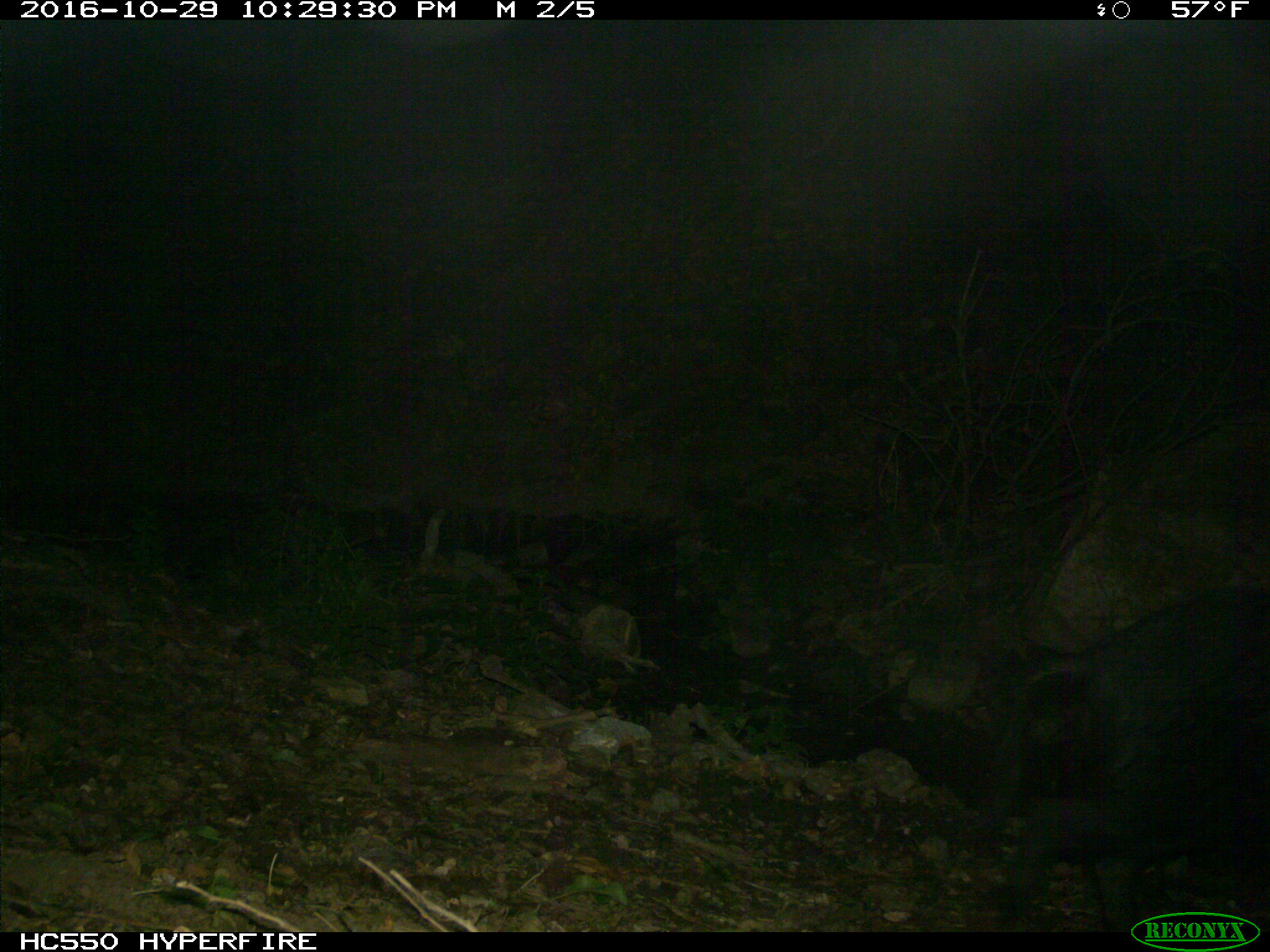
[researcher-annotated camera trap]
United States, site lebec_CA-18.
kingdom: Animalia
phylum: Chordata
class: Mammalia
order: Artiodactyla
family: Suidae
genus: Sus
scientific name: Sus scrofa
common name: wild boar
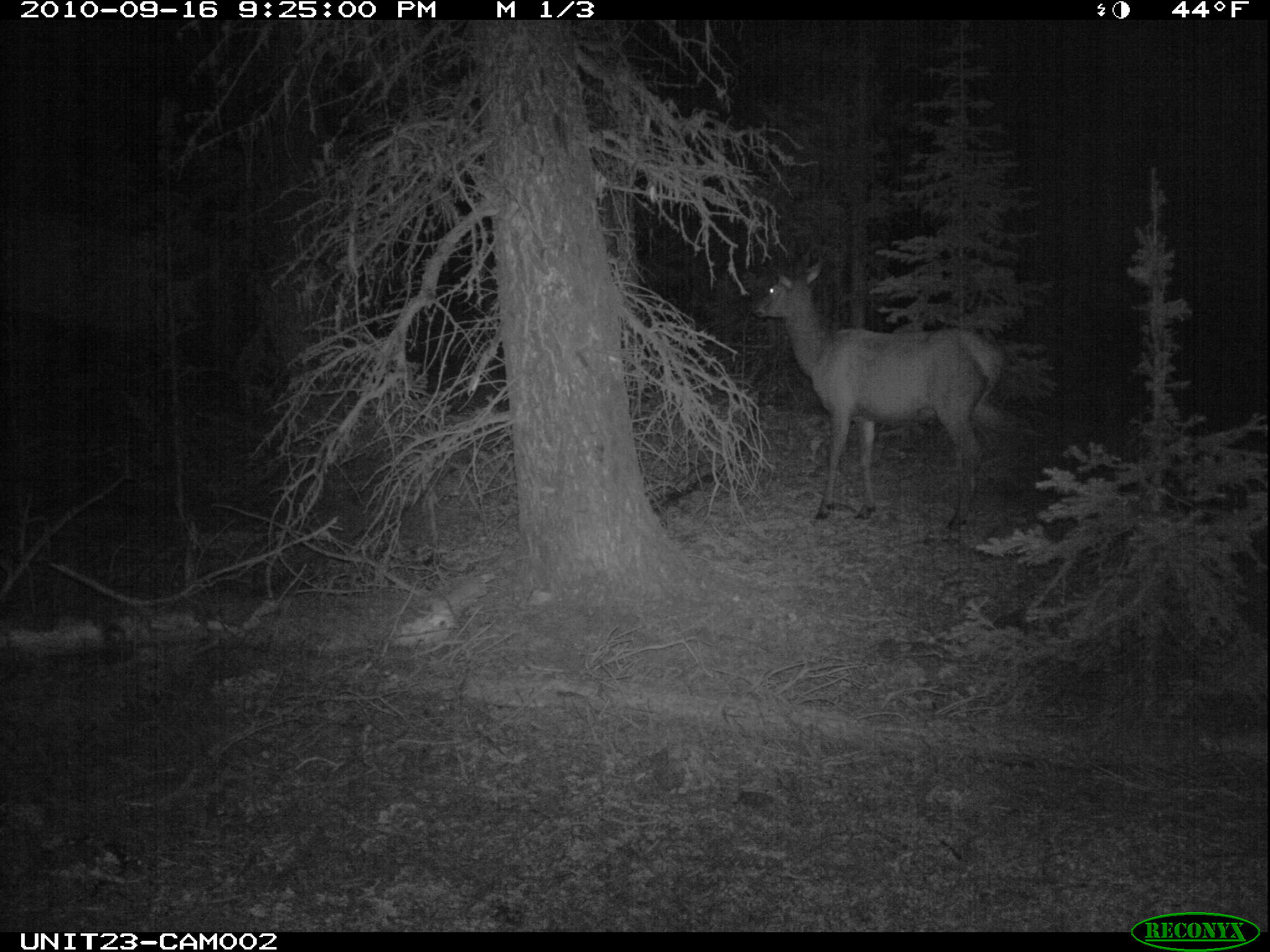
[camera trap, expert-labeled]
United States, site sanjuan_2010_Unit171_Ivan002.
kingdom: Animalia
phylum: Chordata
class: Mammalia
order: Artiodactyla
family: Cervidae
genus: Cervus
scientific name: Cervus elaphus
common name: red deer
Cervus elaphus (red deer).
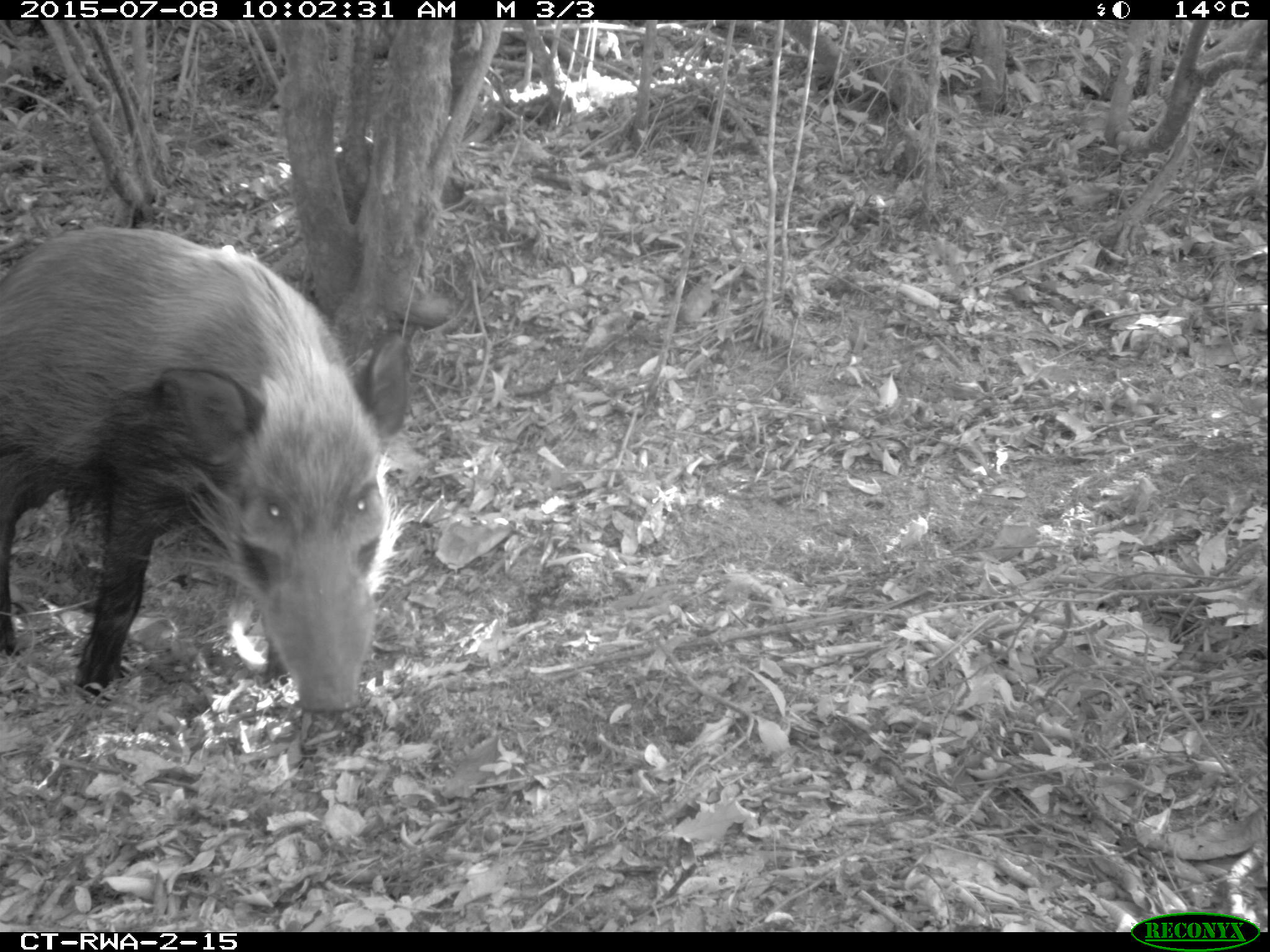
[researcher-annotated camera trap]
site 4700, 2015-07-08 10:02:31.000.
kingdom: Animalia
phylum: Chordata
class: Mammalia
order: Artiodactyla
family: Suidae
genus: Potamochoerus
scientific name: Potamochoerus larvatus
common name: bushpig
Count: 1.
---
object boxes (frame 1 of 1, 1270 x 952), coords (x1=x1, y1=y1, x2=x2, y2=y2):
potamochoerus larvatus: (x1=0, y1=224, x2=408, y2=715)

What you are asked to do –
Above are records to transcribe exactly; leave their pictures out.

Output for this task –
[researcher-annotated camera trap]
United States, site lebec_CA-18.
kingdom: Animalia
phylum: Chordata
class: Mammalia
order: Artiodactyla
family: Suidae
genus: Sus
scientific name: Sus scrofa
common name: wild boar
[camera trap, expert-labeled]
United States, site sanjuan_2010_Unit171_Ivan002.
kingdom: Animalia
phylum: Chordata
class: Mammalia
order: Artiodactyla
family: Cervidae
genus: Cervus
scientific name: Cervus elaphus
common name: red deer
Cervus elaphus (red deer).
[researcher-annotated camera trap]
site 4700, 2015-07-08 10:02:31.000.
kingdom: Animalia
phylum: Chordata
class: Mammalia
order: Artiodactyla
family: Suidae
genus: Potamochoerus
scientific name: Potamochoerus larvatus
common name: bushpig
Count: 1.
---
object boxes (frame 1 of 1, 1270 x 952), coords (x1=x1, y1=y1, x2=x2, y2=y2):
potamochoerus larvatus: (x1=0, y1=224, x2=408, y2=715)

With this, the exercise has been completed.